4. Clarify that employees must provide their employers with the required documentation (e.g. name, date(s) for leave, qualifying reason for leave, oral statement that employee is unable to work or telework, and any other supporting documentation such as quarantine or isolation order, doctor’s note advising employee to self-quarantine, school or place of care closure letter, etc.) supporting their need for EPSL and/or EFMLEA leave “as soon as practicable.”
- The DOL stated that the previous requirement that an employee must provide their employers with the required documentation “prior to” taking paid leave will be removed.
- Under the revised FFCRA regulations, employees requesting paid leave under the EPSL and/or EFMLEA must provide their employers with the required documentation, “as soon as practicable.” According to the DOL, in most cases this will be when the employee provides notice to his/her employer of the need for leave.
5. Correct an inconsistency regarding when employees may be required to provide notice of a need to take expanded family and medical leave to their employers.

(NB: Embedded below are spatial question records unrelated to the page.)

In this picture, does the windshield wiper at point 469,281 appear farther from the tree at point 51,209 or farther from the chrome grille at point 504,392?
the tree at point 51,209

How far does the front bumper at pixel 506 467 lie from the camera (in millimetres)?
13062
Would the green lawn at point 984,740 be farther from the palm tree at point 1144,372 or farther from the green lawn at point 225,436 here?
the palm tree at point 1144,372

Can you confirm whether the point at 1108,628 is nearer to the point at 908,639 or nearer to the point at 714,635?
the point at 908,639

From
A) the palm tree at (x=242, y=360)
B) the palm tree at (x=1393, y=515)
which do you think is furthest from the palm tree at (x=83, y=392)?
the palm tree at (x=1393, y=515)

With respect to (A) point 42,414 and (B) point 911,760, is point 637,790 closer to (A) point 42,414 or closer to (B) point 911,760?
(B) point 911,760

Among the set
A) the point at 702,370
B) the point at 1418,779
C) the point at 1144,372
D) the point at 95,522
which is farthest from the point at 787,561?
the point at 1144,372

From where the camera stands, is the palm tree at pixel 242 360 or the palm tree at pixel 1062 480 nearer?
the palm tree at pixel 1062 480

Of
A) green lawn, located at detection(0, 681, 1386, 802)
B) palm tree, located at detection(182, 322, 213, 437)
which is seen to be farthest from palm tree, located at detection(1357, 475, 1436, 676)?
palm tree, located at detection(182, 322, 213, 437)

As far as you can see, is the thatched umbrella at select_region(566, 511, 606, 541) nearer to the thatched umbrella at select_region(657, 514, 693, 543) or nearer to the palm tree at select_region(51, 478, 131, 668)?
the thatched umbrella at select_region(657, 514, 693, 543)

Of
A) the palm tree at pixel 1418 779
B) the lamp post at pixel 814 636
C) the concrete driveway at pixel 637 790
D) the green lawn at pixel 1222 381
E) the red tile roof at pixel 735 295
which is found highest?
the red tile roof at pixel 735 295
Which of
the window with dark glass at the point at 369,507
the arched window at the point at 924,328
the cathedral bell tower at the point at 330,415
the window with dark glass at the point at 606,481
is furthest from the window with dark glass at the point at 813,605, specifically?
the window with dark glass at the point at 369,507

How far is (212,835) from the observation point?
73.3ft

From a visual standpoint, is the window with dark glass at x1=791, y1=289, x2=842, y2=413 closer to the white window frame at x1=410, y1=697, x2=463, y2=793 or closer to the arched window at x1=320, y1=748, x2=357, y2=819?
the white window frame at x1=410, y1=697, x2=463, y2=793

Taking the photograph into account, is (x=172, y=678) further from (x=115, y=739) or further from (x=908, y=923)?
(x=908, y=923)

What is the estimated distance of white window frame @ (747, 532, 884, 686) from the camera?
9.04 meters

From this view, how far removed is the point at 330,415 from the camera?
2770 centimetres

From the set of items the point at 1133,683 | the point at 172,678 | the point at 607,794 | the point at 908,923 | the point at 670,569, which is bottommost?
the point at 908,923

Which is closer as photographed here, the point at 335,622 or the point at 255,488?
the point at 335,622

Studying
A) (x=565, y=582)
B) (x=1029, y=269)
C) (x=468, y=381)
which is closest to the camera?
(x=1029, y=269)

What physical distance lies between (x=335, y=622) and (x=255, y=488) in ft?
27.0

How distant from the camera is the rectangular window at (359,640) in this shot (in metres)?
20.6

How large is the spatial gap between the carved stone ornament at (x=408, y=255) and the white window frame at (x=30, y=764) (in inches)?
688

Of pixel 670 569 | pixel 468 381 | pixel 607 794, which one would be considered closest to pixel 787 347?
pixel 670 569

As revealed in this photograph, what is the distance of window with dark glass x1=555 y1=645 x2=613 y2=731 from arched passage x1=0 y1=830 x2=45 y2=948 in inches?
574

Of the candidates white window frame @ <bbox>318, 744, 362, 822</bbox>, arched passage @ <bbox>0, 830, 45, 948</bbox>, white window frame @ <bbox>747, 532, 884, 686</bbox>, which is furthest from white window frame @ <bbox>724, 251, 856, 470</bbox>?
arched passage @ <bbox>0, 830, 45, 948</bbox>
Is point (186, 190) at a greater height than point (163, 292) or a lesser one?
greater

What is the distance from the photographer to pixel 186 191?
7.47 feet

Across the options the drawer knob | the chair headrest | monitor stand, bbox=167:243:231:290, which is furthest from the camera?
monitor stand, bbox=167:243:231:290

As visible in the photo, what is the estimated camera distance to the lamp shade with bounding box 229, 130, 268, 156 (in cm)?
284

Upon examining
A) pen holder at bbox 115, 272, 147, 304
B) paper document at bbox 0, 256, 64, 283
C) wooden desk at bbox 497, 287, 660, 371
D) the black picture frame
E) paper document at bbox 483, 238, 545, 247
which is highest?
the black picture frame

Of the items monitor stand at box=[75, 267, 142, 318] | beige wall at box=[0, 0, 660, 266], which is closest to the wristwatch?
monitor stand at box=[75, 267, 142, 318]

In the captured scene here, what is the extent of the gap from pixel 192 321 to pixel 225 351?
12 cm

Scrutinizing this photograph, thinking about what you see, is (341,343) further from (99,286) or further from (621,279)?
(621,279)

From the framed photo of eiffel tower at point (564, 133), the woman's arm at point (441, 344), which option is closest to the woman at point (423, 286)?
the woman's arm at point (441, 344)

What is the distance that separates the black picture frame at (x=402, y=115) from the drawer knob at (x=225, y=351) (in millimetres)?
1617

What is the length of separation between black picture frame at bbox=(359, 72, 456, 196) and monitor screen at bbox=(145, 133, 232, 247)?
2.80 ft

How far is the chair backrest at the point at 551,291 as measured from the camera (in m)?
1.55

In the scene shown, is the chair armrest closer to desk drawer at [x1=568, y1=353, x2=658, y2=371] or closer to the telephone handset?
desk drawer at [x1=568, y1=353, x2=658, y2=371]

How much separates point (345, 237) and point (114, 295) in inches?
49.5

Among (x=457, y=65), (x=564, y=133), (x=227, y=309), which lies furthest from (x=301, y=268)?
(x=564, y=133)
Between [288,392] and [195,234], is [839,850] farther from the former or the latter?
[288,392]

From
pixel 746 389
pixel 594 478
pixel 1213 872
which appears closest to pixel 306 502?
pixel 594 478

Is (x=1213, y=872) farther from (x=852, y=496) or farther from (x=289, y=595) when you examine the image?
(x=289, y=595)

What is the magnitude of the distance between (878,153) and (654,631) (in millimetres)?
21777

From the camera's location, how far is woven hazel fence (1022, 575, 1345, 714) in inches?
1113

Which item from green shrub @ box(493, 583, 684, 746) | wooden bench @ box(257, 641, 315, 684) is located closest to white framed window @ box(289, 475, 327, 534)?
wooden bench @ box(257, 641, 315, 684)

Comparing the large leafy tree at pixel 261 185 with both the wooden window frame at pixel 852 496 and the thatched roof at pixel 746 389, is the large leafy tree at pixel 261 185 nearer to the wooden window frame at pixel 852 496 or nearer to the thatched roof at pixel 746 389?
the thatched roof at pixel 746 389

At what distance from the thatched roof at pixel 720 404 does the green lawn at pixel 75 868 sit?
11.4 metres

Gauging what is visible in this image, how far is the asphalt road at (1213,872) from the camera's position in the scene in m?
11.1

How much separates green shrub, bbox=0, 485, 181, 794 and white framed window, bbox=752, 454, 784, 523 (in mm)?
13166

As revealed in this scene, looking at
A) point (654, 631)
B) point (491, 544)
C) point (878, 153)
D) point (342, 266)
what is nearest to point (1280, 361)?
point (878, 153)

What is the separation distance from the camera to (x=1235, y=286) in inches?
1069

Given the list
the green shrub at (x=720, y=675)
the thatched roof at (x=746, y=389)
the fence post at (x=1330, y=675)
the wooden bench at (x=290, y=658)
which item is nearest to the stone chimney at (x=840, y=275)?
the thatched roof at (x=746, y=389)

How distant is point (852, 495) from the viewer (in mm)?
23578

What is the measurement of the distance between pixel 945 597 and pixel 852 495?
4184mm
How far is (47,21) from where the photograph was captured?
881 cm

- FFCRA regulations will now state that when the need for leave under the EFMLEA is “foreseeable,” advance notice is to be provided to the employer “as soon as practicable.”
- The DOL uses the example of a parent learning on Monday that his or her child’s school will be closed on Tuesday for a COVID-19 related reason. Under this scenario, the DOL instructs that the “employee must notify his or her employer as soon as practicable [likely Monday at work].”
- Alternatively, when need for leave under the EFMLEA is not foreseeable, “the employee may begin to take leave without giving prior notice, but must still give notice as soon as practicable” (i.e. that same day). For example, this would apply when a parent learns that his or her child’s school will be closed Tuesday, after already reporting to work on Tuesday.